Dr. Baekkwan Park is a Senior Data Analyst at the Center for Survey Research at East Carolina University.
Dr. Venkat N. Gudivada is chairperson and professor in the Department of Computer Science at East Carolina University.
Jennifer Andriot is a graduate student in data science in the Department of Computer Science at East Carolina University.

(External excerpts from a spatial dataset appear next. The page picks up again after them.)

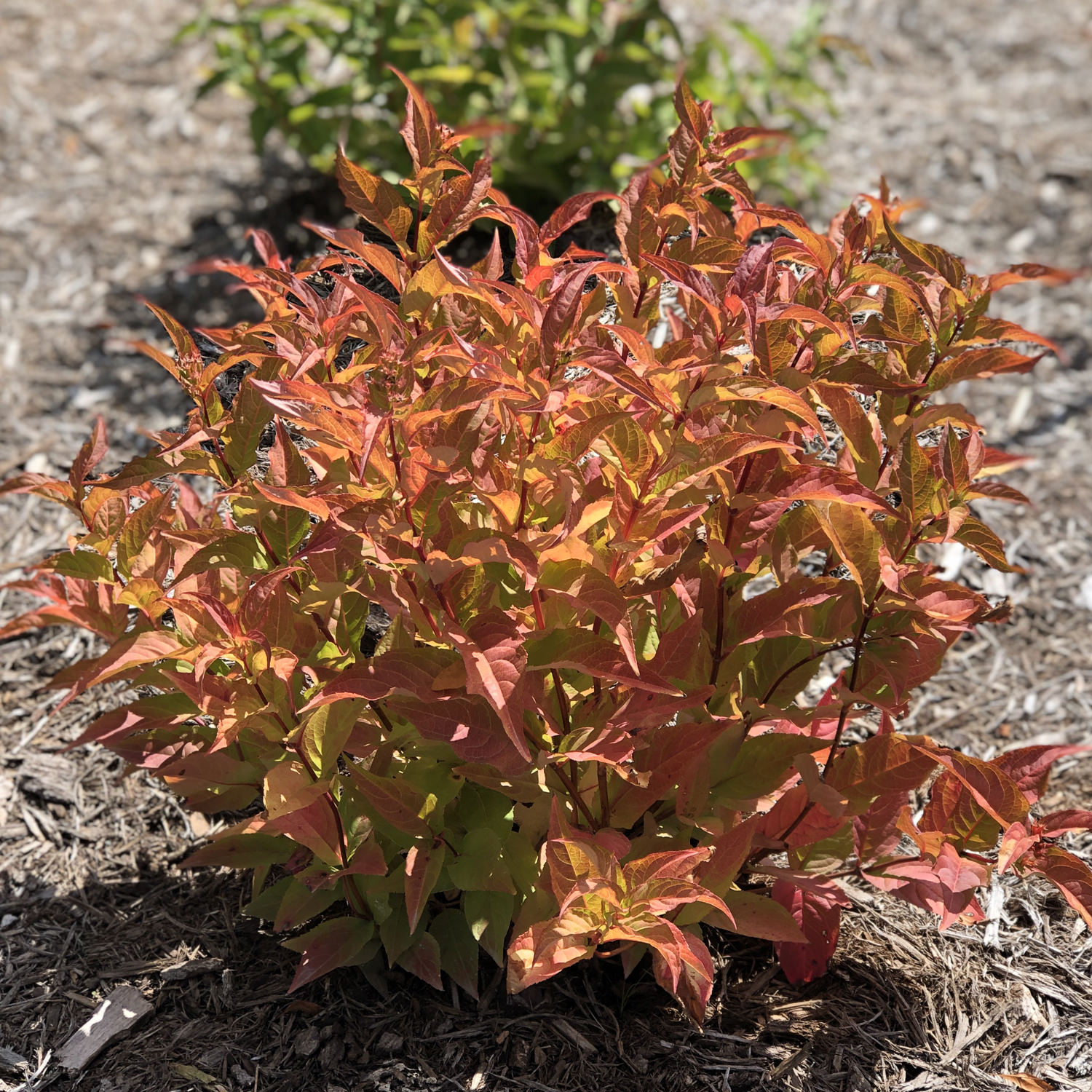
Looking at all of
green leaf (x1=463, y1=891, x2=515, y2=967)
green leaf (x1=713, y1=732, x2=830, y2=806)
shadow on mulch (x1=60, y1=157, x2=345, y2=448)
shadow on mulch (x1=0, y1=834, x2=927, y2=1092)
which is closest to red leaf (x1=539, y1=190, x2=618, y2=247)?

The analysis in this article is based on a collection of more than 240,000 tweets containing hashtags #demdebate, #demdebates, #democraticdebate, #democraticdebates, #presidentialdebate, and #presidentialdebates from Twitter between 8:00 – 11:00 p.m. on October 15, 2019, through twitter streaming API. To generate our results, we filtered the data so that the analysis contained only tweet texts for the each of the twelve Democratic primary candidates. The analysis relied on a supervised machine learning approach (Support Vector Machine, accuracy 83.1). This required annotated training data. We manually annotated about 4,000 tweets. Five groups of students were assigned a random set of tweets and manually labeled each tweet into two classes: positive or negative. In order to check the inter-coder reliability, we examined all the labeled data again. After retrieving and filtering all the tweets about the primary debate, we pre-processed the texts to eliminate noisy data. After classifying the tweets into two categories (positive or negative), we calculate the proportion of positive tweets over the total tweets for each candidate.